··· Teks Sumber

SOLOPOS.COM - Ilustrasi Salat Iduladha. (Facebook-Semua Tentang Ponorogo)

Solopos.com, JAKARTA — Iduladha menjadi salah satu hari besar yang diperingati oleh umat Islam. Selain melaksanakan puasa Arafah, Salat Id, hingga prosesi penyembelihan hewan kurban, beberapa daerah di Indonesia mempunyai tradisi unik tersendiri dalam menyambut datangnya Iduladha.

Berikut ini lima tradisi unik di Indonsia menyambut Iduladha:

Promosi Selamat! 3 Agen BRILink Berprestasi Ini Dapat Hadiah Mobil dari BRI

1. Gamelan Sekaten

Gamelan Sekaten
Gamelan Sekaten (nu.or.id)

Salah satu tradisi unik dalam menyambut datangnya hari besar Iduladha adalah tradisi gamelan sekaten.  Konon di zaman dahulu, kesenian seperti gamelan dijadikan salah satu media syiar dan pembelajaran agama oleh para Sunan.

Konon dahulu, kesenian seperti gamelan dijadikan salah satu media syiar dan pembelajaran agama di Cirebon oleh Sunan Gunung Jati.

······

# Daftar Tugas
a – Menurut artikel tentang tradisi Iduladha, siapa yang menjadikan gamelan sebagai media syiar dan pembelajaran agama di Cirebon?
b – Salin kata demi kata bagian artikel tentang tradisi Iduladha mulai dari "Berikut ini lima" sampai dengan "Sunan Gunung Jati.".
c – Sebutkan semua kegiatan yang menurut artikel tentang tradisi Iduladha dilaksanakan umat Islam pada Iduladha, di luar tradisi unik daerah.

··· Data Tercatat

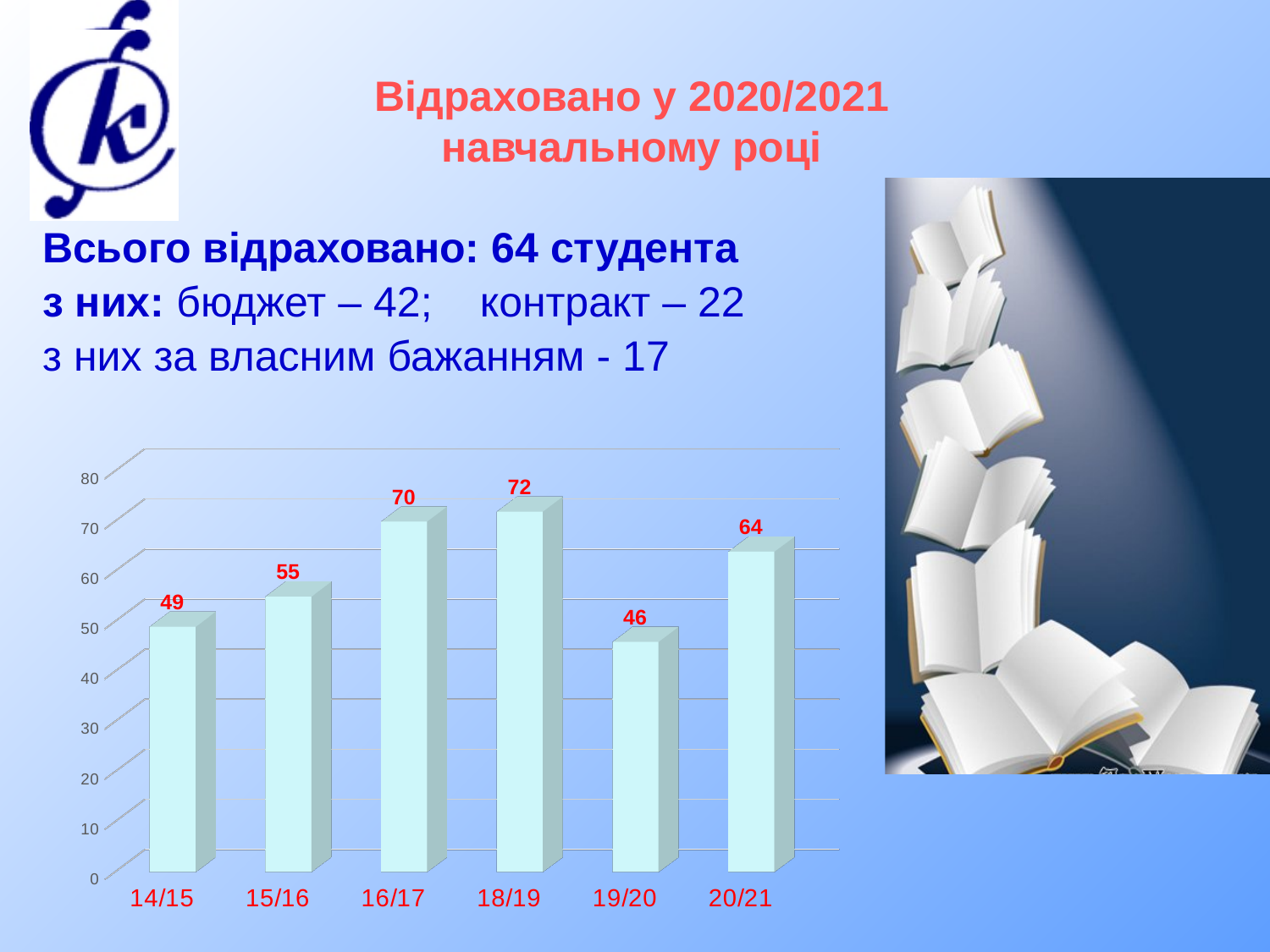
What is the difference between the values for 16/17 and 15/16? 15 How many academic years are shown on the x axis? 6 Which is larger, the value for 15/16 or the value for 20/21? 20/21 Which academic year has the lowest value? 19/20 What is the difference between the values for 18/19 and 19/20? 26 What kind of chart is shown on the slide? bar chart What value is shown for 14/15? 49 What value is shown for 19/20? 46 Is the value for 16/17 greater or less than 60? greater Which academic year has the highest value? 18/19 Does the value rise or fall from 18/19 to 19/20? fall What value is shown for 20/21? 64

······

# Jawaban Tiap Tugas
a – Sunan Gunung Jati.

b –
Berikut ini lima tradisi unik di Indonsia menyambut Iduladha:

Promosi Selamat! 3 Agen BRILink Berprestasi Ini Dapat Hadiah Mobil dari BRI

1. Gamelan Sekaten

Gamelan Sekaten
Gamelan Sekaten (nu.or.id)

Salah satu tradisi unik dalam menyambut datangnya hari besar Iduladha adalah tradisi gamelan sekaten.  Konon di zaman dahulu, kesenian seperti gamelan dijadikan salah satu media syiar dan pembelajaran agama oleh para Sunan.

Konon dahulu, kesenian seperti gamelan dijadikan salah satu media syiar dan pembelajaran agama di Cirebon oleh Sunan Gunung Jati.

c – Puasa Arafah, Salat Id, dan prosesi penyembelihan hewan kurban.